**Task brief:** Copy out, word for word, everything in the records below from the line containing "Objectively speaking, is" down to the end of the records.

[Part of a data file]
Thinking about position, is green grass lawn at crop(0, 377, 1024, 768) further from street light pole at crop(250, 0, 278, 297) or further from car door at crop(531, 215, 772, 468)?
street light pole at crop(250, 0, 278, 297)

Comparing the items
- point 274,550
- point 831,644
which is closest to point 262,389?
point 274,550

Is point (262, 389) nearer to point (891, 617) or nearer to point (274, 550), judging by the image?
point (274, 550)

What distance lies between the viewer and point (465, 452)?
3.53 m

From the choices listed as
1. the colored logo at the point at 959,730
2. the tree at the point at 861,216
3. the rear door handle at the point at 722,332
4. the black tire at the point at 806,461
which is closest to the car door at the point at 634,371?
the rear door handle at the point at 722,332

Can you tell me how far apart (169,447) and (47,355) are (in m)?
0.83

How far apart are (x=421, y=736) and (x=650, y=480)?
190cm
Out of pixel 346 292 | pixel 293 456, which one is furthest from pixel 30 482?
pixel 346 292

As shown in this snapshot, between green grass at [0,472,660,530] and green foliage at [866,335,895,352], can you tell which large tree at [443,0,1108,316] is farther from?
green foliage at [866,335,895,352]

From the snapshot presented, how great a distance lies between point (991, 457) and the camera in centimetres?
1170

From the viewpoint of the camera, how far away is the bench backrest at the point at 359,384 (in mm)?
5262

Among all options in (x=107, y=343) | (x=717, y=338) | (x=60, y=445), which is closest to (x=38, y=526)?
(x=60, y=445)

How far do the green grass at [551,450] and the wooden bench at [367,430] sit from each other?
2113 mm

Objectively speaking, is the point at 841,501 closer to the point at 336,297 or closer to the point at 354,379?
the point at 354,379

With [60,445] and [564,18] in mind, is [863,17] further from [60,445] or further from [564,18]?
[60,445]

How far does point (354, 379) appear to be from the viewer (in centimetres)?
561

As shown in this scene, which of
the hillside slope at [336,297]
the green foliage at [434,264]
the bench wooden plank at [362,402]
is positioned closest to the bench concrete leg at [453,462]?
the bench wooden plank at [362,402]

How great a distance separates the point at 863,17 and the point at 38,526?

**Finished answer:**
Objectively speaking, is the point at 841,501 closer to the point at 336,297 or closer to the point at 354,379?
the point at 354,379

With [60,445] and [564,18] in mind, is [863,17] further from [60,445] or further from [564,18]?
[60,445]

How far does point (354, 379) appear to be from the viewer (in centimetres)?
561

As shown in this scene, which of
the hillside slope at [336,297]
the green foliage at [434,264]
the bench wooden plank at [362,402]
is positioned closest to the bench concrete leg at [453,462]?
the bench wooden plank at [362,402]

How great a distance separates the point at 863,17 and the point at 38,526?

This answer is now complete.